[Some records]
──────────
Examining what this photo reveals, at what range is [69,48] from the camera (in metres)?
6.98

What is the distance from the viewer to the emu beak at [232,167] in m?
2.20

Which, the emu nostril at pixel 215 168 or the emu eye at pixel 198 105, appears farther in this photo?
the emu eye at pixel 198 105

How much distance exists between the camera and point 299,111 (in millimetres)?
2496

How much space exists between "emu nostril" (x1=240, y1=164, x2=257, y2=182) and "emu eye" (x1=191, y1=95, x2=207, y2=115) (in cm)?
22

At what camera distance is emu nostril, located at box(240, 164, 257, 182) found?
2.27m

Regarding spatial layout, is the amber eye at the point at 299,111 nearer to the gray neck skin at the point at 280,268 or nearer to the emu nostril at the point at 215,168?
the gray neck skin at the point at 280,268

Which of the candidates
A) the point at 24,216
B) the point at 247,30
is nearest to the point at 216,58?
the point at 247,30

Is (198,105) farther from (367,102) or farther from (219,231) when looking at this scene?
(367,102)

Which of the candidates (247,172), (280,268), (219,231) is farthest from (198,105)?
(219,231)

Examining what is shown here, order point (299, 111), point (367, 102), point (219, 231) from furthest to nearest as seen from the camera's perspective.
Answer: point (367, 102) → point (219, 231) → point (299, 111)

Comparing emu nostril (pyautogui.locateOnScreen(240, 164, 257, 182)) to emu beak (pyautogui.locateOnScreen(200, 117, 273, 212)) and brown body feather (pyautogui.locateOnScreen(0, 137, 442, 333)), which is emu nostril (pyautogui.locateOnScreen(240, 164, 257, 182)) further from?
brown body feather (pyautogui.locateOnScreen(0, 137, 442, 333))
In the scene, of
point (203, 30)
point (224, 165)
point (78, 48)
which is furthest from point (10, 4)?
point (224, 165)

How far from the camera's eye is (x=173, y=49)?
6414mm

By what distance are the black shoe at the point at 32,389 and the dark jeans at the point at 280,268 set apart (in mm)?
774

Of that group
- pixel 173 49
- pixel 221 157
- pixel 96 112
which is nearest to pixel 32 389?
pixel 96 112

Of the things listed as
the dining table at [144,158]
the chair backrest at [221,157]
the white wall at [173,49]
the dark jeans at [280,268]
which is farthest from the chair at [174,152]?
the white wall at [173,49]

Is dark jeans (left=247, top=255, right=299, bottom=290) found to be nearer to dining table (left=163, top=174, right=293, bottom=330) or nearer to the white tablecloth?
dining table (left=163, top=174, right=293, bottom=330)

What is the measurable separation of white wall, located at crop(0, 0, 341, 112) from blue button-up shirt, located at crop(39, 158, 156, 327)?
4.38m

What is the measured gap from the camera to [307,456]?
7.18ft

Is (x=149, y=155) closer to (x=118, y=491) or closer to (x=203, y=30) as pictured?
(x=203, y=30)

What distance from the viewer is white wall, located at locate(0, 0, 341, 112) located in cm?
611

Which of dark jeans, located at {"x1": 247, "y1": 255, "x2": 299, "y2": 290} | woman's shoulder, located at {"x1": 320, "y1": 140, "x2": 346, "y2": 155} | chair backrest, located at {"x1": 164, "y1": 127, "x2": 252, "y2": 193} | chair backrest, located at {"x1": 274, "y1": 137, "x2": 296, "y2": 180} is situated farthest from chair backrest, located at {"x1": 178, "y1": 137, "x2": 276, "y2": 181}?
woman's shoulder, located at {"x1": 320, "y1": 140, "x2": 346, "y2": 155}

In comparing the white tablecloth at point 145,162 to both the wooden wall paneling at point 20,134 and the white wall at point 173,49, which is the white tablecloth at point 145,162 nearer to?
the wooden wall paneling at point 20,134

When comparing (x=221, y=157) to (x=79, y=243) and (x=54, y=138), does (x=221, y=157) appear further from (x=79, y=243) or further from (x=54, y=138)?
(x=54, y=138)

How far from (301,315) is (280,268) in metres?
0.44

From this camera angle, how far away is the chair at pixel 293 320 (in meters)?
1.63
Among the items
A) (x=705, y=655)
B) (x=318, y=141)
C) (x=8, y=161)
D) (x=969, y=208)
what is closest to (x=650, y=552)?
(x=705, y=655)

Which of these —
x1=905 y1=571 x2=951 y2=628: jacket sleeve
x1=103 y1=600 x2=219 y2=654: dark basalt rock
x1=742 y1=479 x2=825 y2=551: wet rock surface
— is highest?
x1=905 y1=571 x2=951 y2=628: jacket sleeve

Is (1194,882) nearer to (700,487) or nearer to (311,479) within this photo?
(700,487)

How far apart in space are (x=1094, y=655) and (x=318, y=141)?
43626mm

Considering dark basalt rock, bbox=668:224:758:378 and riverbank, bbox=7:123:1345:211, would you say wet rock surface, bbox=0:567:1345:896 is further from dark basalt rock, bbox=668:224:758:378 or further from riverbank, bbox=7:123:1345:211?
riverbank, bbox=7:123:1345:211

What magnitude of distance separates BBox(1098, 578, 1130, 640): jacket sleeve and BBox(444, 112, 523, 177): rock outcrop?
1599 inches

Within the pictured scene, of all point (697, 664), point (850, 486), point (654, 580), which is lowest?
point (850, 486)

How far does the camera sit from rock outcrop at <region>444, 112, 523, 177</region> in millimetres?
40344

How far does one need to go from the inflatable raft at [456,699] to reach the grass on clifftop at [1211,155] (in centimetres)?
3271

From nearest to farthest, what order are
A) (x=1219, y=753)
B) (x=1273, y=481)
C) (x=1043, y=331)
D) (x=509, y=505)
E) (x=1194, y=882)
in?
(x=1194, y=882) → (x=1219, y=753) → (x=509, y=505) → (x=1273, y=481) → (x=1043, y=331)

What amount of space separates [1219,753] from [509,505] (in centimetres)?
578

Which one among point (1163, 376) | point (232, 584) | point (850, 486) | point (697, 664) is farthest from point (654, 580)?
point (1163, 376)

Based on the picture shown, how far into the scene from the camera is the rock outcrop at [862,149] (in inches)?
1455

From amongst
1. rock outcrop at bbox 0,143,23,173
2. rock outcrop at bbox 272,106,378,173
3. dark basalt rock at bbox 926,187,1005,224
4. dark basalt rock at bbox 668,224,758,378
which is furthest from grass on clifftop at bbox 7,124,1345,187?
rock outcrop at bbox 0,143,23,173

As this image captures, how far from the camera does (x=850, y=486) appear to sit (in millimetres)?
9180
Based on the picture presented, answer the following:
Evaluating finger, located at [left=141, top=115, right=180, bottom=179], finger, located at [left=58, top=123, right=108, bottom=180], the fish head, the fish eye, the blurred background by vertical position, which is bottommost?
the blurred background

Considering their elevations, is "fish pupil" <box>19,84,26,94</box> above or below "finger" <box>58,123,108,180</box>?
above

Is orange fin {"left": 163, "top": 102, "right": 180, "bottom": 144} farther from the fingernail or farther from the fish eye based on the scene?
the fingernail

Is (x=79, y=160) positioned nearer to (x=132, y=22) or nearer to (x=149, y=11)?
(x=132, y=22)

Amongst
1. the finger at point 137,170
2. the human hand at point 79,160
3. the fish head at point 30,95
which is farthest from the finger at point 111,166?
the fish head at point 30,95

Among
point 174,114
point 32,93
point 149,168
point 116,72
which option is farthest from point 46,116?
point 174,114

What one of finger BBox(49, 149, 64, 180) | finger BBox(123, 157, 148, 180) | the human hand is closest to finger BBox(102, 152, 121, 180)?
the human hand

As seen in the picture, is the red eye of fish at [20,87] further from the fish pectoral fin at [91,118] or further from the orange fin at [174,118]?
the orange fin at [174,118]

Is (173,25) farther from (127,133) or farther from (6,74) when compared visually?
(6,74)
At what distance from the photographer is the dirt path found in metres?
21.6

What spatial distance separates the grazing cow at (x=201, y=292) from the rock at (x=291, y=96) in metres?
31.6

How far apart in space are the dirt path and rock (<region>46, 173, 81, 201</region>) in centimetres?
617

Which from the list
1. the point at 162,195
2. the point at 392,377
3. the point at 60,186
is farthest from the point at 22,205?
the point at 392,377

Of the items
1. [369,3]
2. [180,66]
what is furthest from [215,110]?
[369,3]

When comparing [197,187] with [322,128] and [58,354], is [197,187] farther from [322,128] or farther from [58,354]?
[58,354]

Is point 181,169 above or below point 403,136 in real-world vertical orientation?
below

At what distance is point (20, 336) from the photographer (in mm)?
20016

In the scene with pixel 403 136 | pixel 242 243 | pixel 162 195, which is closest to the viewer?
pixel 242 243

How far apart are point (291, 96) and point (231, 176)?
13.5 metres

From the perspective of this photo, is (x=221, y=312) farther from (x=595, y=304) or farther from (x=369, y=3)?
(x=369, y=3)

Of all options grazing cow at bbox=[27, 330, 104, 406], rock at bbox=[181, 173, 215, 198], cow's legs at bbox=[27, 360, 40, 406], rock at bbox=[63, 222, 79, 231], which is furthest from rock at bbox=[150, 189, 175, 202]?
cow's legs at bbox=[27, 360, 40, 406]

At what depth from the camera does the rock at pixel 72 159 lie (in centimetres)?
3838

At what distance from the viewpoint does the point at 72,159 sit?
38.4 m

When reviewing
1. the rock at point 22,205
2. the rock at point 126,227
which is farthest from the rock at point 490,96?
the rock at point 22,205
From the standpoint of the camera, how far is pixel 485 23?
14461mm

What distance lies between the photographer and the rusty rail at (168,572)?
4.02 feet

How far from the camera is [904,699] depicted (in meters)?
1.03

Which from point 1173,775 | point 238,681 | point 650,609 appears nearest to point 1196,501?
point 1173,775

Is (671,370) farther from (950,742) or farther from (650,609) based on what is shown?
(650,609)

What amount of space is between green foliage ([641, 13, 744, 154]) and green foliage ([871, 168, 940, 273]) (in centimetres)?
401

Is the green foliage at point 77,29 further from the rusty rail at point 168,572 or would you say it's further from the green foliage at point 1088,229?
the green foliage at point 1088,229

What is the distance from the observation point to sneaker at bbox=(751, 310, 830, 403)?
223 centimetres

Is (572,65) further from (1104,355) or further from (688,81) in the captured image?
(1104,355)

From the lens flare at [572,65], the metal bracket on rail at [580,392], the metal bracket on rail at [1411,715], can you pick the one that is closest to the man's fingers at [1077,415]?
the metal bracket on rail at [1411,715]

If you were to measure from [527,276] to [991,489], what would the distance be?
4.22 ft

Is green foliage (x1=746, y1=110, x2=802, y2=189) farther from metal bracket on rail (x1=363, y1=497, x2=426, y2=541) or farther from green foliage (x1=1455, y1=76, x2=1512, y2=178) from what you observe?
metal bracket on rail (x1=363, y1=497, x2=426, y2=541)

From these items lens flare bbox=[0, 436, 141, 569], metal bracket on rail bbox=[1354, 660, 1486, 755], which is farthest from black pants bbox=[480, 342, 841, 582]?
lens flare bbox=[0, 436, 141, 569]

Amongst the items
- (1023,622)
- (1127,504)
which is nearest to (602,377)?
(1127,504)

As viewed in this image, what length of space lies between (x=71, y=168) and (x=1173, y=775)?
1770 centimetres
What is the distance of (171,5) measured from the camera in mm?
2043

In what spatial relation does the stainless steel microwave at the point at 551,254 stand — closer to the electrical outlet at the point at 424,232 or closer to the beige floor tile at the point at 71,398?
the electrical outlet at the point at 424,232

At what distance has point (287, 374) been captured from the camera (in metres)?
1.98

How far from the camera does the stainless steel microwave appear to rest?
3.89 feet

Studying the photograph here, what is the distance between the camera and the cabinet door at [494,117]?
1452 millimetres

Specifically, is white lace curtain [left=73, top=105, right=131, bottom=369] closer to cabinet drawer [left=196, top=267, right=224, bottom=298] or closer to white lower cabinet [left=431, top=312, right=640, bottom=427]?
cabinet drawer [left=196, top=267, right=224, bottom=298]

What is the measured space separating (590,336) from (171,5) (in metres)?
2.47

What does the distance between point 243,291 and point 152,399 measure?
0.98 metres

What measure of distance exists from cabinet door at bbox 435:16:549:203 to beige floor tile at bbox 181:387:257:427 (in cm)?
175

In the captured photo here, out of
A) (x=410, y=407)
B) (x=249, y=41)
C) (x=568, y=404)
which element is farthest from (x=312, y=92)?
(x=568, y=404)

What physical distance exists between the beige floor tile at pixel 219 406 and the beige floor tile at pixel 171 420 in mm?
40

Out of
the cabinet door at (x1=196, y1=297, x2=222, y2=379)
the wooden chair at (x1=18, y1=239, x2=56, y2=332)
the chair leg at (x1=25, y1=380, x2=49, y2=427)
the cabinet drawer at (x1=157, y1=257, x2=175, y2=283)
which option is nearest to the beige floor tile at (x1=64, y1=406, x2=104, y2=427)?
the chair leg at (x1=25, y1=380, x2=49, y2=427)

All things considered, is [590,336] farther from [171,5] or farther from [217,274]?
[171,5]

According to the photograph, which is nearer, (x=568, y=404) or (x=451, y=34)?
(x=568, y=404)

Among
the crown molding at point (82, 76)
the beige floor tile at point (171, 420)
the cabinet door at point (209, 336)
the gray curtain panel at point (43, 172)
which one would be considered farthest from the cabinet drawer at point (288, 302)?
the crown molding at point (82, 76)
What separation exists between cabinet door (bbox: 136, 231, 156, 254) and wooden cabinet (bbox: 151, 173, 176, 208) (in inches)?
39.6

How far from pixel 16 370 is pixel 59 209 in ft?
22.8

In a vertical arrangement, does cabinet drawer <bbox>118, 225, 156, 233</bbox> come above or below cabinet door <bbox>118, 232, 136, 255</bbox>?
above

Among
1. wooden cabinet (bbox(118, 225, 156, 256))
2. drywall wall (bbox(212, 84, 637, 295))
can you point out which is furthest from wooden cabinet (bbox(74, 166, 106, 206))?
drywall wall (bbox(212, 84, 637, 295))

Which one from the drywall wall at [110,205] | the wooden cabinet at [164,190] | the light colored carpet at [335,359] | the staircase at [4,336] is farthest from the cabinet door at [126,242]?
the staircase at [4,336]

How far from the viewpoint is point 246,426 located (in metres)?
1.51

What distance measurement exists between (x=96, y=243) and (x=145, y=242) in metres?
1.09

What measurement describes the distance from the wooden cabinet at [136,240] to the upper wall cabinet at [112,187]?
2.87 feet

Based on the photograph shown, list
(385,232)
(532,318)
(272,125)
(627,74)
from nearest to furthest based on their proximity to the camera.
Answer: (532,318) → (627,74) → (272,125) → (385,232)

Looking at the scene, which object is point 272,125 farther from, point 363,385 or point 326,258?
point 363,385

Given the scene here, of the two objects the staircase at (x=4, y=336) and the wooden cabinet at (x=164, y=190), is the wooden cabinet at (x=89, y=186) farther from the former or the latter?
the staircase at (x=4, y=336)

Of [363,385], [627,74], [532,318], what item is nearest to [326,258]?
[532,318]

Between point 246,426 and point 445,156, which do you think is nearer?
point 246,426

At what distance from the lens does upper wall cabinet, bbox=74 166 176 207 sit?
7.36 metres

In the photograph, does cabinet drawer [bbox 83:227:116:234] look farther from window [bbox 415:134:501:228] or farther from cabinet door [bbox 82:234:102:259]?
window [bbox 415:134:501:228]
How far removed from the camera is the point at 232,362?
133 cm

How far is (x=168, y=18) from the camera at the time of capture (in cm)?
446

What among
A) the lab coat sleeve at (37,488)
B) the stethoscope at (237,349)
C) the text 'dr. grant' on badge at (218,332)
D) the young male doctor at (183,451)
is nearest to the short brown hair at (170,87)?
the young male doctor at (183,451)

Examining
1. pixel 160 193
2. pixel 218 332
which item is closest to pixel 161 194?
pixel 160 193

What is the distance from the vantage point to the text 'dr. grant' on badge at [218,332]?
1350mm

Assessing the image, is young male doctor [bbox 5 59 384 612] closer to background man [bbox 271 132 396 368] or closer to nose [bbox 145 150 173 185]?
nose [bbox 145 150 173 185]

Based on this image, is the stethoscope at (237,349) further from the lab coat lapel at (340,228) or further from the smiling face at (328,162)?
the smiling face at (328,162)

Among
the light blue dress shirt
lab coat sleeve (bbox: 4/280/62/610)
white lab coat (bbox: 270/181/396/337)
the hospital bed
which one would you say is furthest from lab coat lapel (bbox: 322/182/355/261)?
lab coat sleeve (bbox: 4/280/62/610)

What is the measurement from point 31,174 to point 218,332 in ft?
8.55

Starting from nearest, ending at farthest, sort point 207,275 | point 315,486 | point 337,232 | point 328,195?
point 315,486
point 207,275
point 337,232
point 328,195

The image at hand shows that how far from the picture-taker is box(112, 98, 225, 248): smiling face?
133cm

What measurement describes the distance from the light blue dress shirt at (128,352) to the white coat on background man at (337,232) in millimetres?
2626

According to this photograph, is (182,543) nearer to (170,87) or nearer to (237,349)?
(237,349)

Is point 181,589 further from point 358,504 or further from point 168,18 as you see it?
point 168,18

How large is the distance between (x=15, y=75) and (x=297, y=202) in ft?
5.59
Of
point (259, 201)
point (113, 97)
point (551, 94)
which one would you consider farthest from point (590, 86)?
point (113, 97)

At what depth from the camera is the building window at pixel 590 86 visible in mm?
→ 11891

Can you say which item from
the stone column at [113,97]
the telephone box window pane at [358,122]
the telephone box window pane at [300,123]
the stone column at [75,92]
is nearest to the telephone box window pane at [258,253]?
──────────
### Instructions for the task
Starting at the line containing "What distance measurement" and ending at the line containing "Answer: (532,318) →", reproduce those lines of the listing with "wooden cabinet" changed to "kitchen cabinet". Keep everything else the same.

### Final result
What distance measurement exists between (x=96, y=243) and (x=145, y=242) in metres?
1.09

What measurement describes the distance from the kitchen cabinet at [136,240] to the upper wall cabinet at [112,187]?
2.87 feet

Based on the photograph shown, list
(385,232)
(532,318)
(272,125)
(627,74)
from nearest to furthest based on their proximity to the camera.
Answer: (532,318) → (627,74) → (272,125) → (385,232)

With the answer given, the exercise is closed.